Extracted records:
################
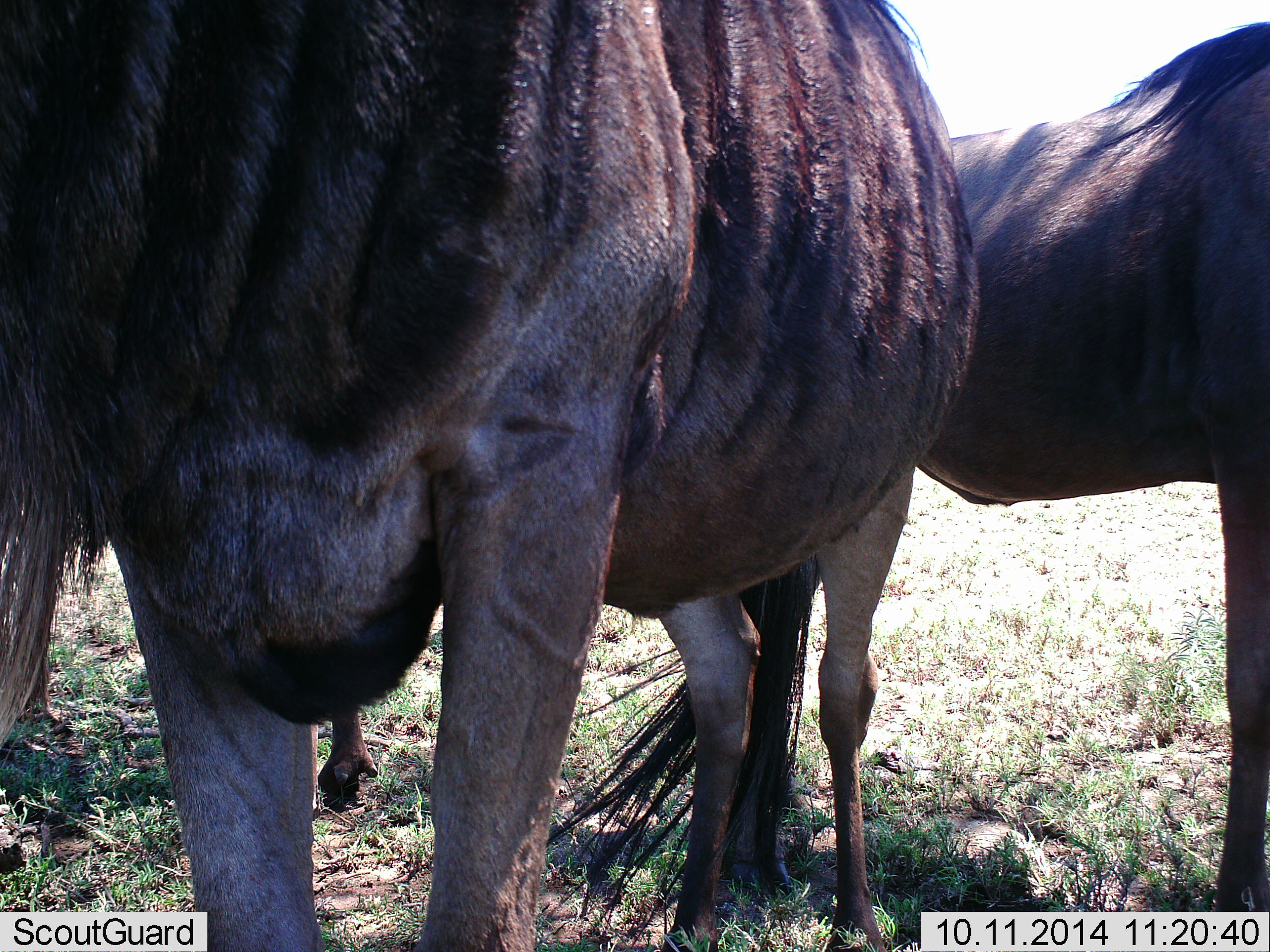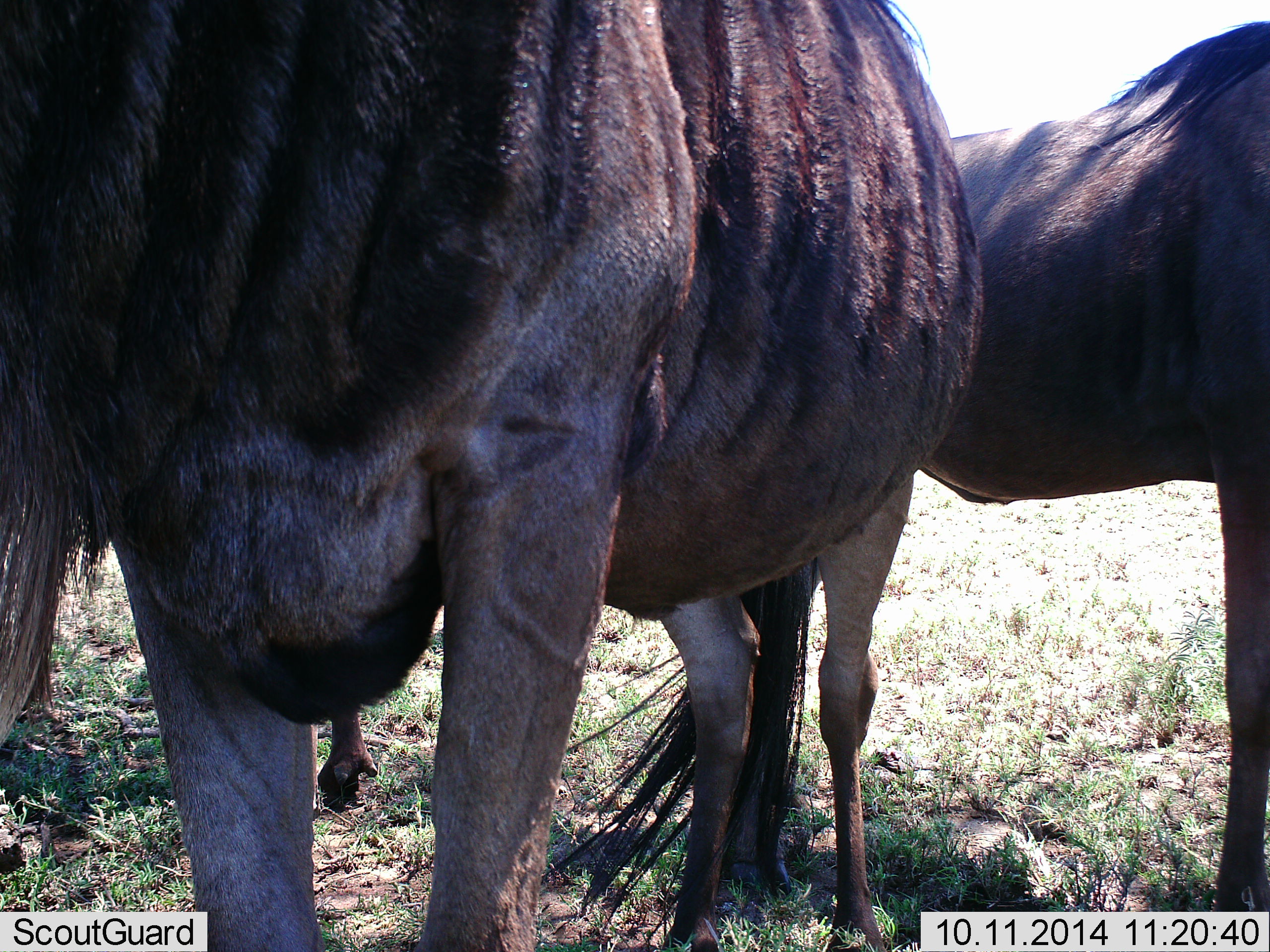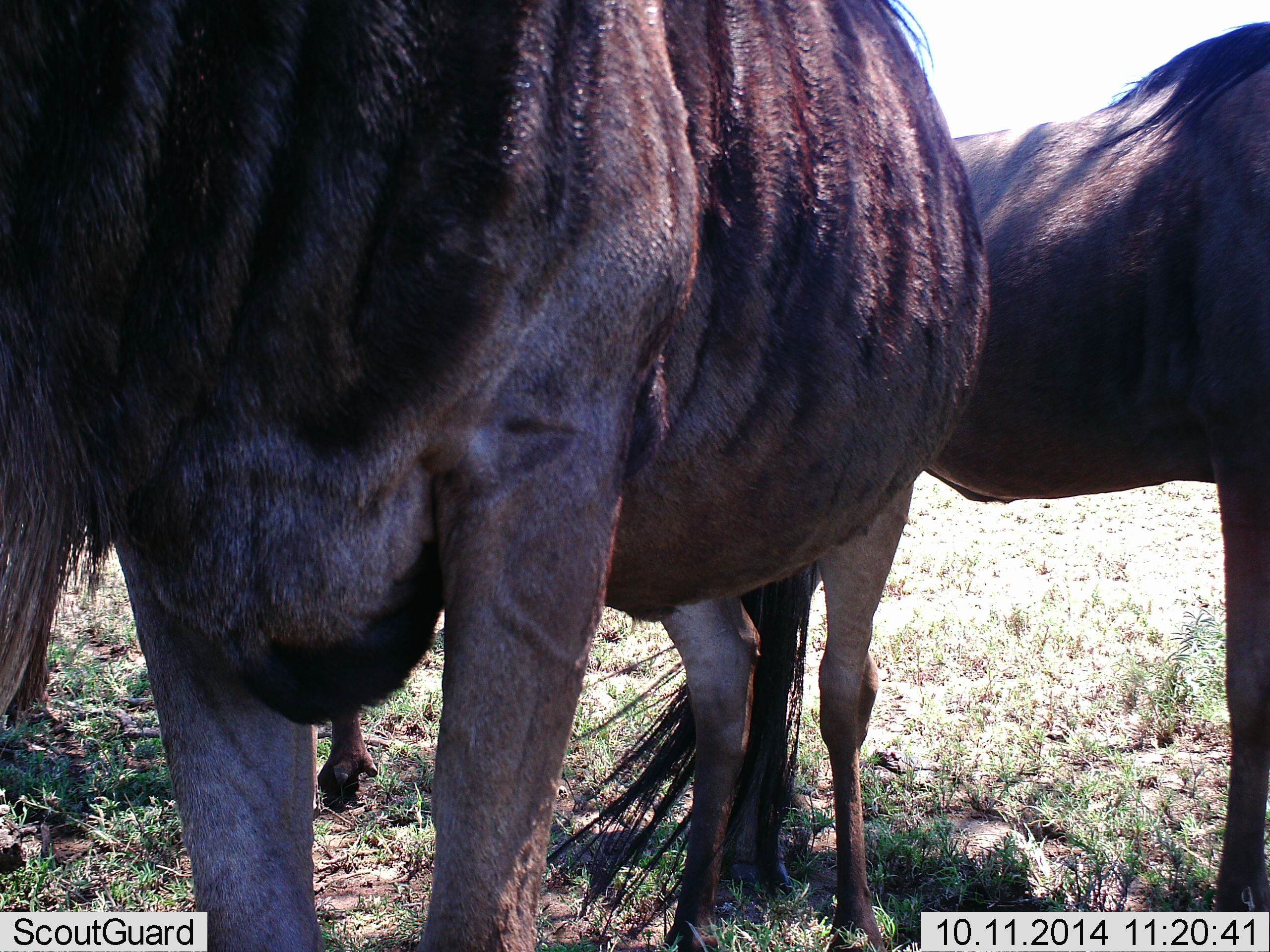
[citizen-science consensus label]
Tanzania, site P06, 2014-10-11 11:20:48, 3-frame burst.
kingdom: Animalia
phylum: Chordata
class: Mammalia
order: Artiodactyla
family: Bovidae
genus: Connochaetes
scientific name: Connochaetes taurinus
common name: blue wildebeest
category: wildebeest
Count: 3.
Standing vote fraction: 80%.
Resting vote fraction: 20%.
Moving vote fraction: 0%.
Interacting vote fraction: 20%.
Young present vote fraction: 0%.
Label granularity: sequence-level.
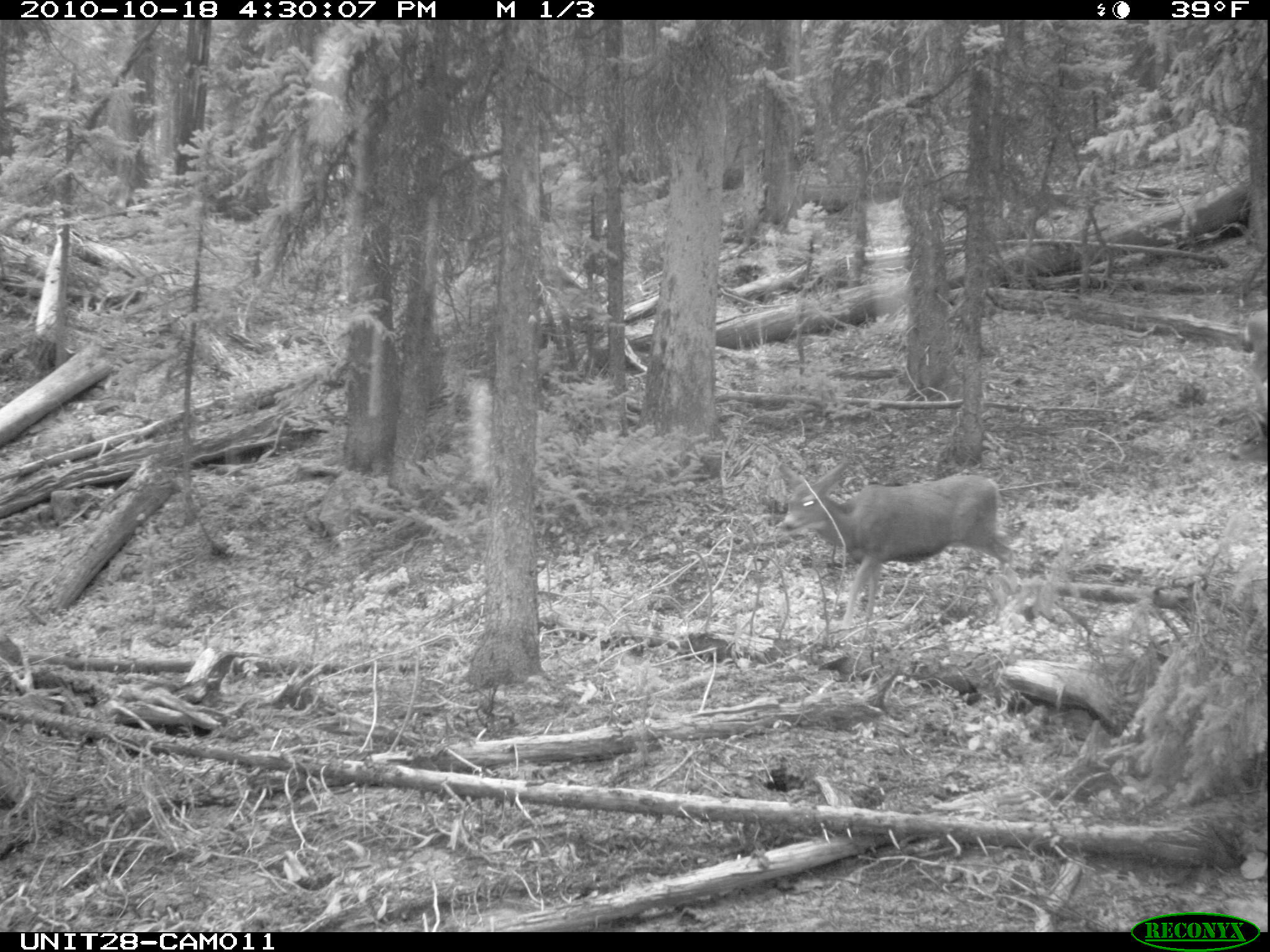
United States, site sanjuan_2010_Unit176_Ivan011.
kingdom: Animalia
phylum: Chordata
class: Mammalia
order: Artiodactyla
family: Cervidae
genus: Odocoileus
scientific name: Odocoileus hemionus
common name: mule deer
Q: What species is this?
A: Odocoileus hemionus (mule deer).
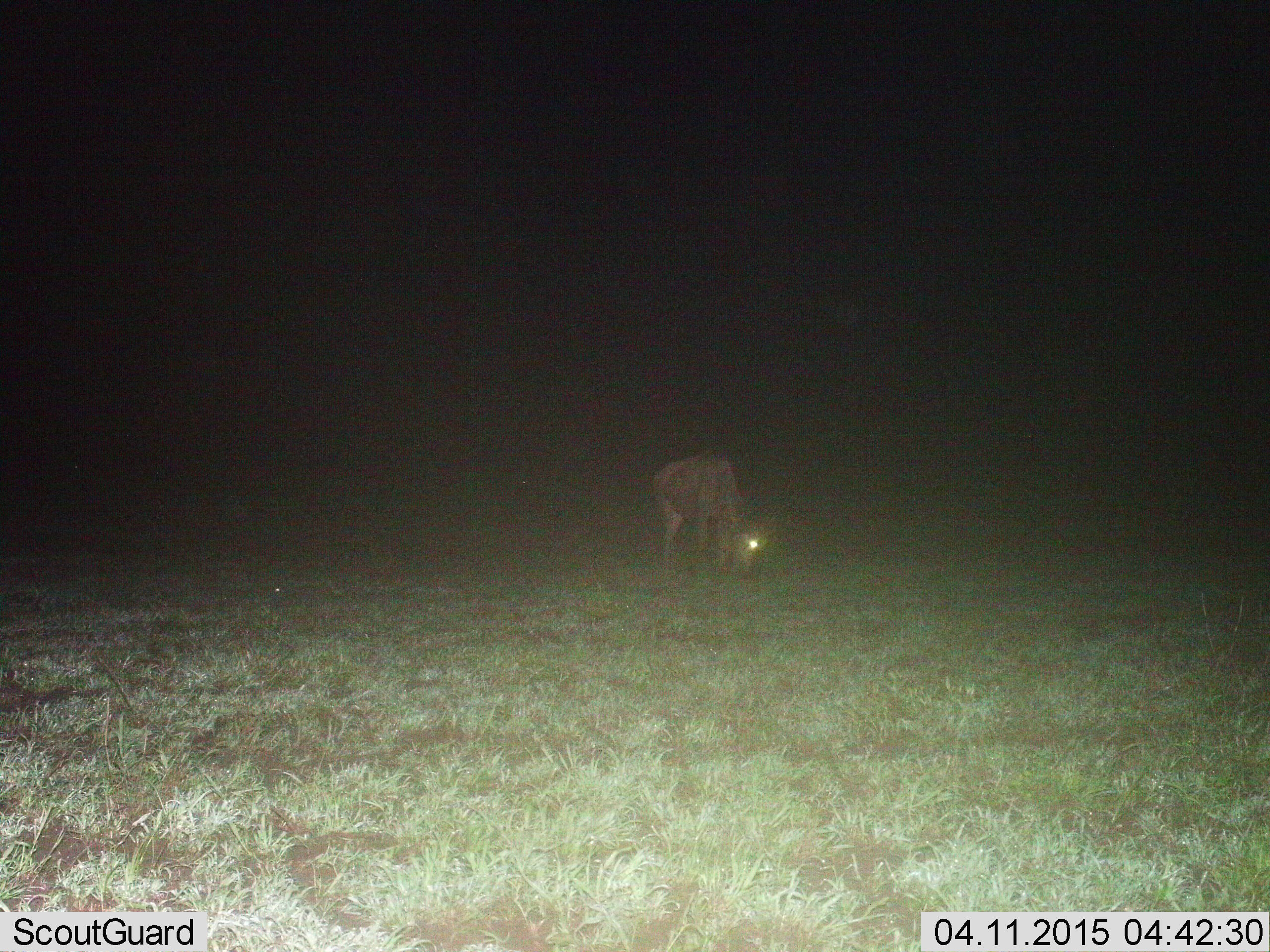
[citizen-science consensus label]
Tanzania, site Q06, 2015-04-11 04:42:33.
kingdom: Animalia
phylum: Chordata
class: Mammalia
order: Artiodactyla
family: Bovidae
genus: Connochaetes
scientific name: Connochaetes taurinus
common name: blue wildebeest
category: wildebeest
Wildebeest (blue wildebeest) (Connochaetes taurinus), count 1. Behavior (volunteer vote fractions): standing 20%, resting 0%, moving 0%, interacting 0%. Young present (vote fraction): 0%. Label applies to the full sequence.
################
Produce the lines from the first line of the entries through the line that contains "Label granularity: sequence-level.", exactly, leaving the pictures behind.

> **Exercise solution**:
[citizen-science consensus label]
Tanzania, site P06, 2014-10-11 11:20:48, 3-frame burst.
kingdom: Animalia
phylum: Chordata
class: Mammalia
order: Artiodactyla
family: Bovidae
genus: Connochaetes
scientific name: Connochaetes taurinus
common name: blue wildebeest
category: wildebeest
Count: 3.
Standing vote fraction: 80%.
Resting vote fraction: 20%.
Moving vote fraction: 0%.
Interacting vote fraction: 20%.
Young present vote fraction: 0%.
Label granularity: sequence-level.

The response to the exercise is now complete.